Below, please find some old favorites of mine:

  • Am still reading Manhattan Beach. Ms. Egan gives me just enough narrative question to keep me curious: Where is the father? Will she reveal her true identity to the mob boss? We’ll find out by the end of this book!

  • How the Hell Has Danielle Steel Managed to Write 179 Books? By Samantha Leach in Glamour, last year

    Thank you Adrienne Gunn for reminding me of this delightful article and the UTTER GOALS of Danielle Steel’s personalized desk. Everything about her is so casual, except her opinions. It’s not the life I want as a writer … but it’s not NOT the life I want as a writer.

  • My Son, the Prince of Fashion, by Michael Chabon in GQ, 2016

    I am a fan of Michael Chabon. Not particularly The Adventures of Kavalier and Clay, but specifically The Mysteries of Pittsburgh. This piece is a gorgeous reflection on the experience of tagging along after his uber-stylish 13-year-old son at Paris Men’s Fashion Week. The admiration for his son, coupled with an air of how ridiculous and out of place he feels; references to himself as his son’s “minder” that shouldn’t work, but somehow, magically, do; and the beautiful realization about his own meddling presence … I really love it all. Not least because I’m sure this wasn’t at all the piece that GQ sent him to write.

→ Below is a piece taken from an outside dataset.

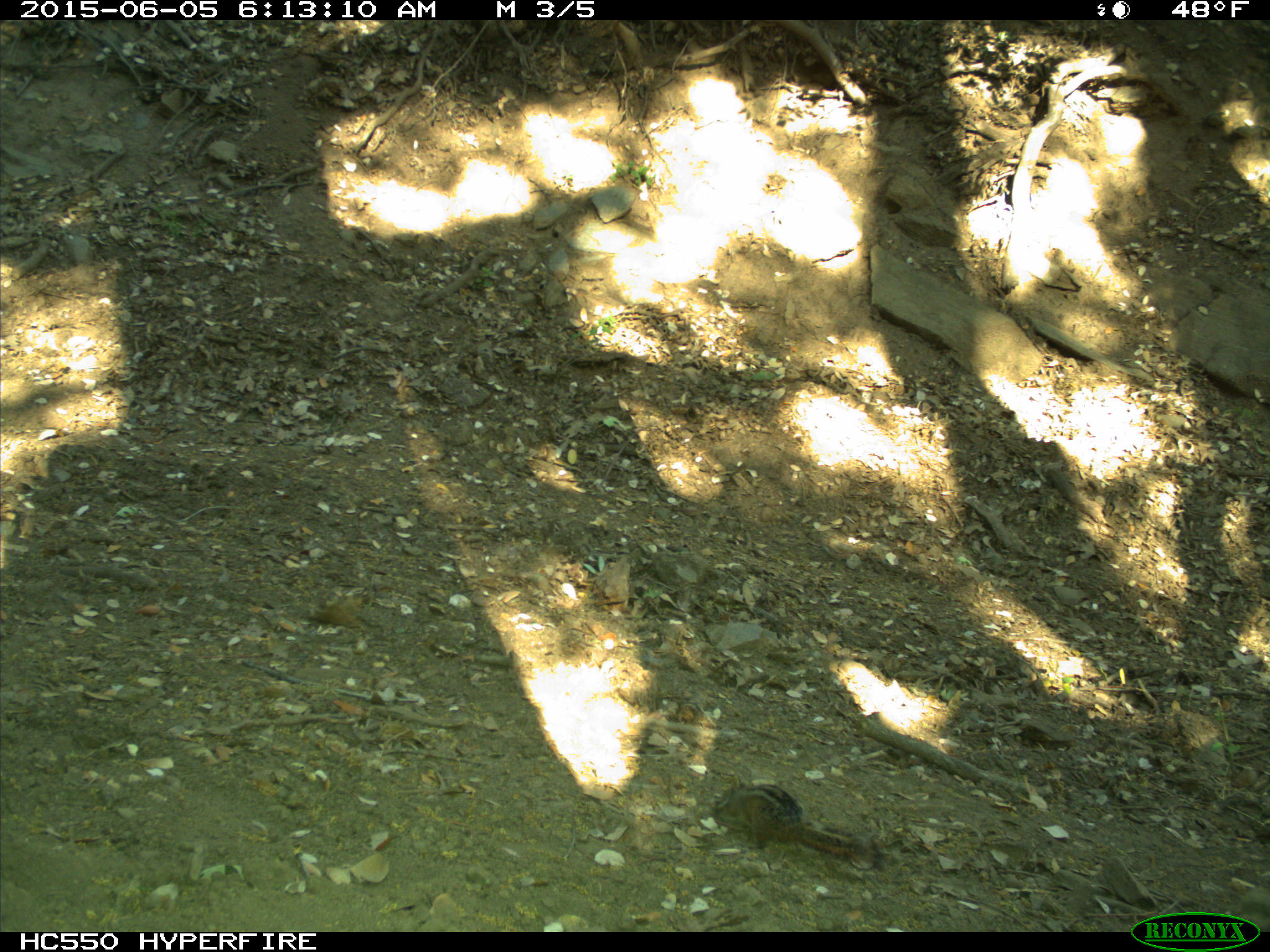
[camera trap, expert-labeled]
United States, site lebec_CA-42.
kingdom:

  • Inside the Massive, Elaborate Care Packages Filipinos Send Home, Photographed by Xyza Cruz Bacani, Text by Joy Shan, in The California Sunday Magazine, this past January

    Over the past couple of years, I’ve gotten to know many of the caretakers who tend to the ancient and the newly born of the four generations of my family (k’h). They are all immigrants. Some of them are here with their family, but several of them send money and packages back home to their countries. I wouldn’t presume to ask them many of the questions this article addresses.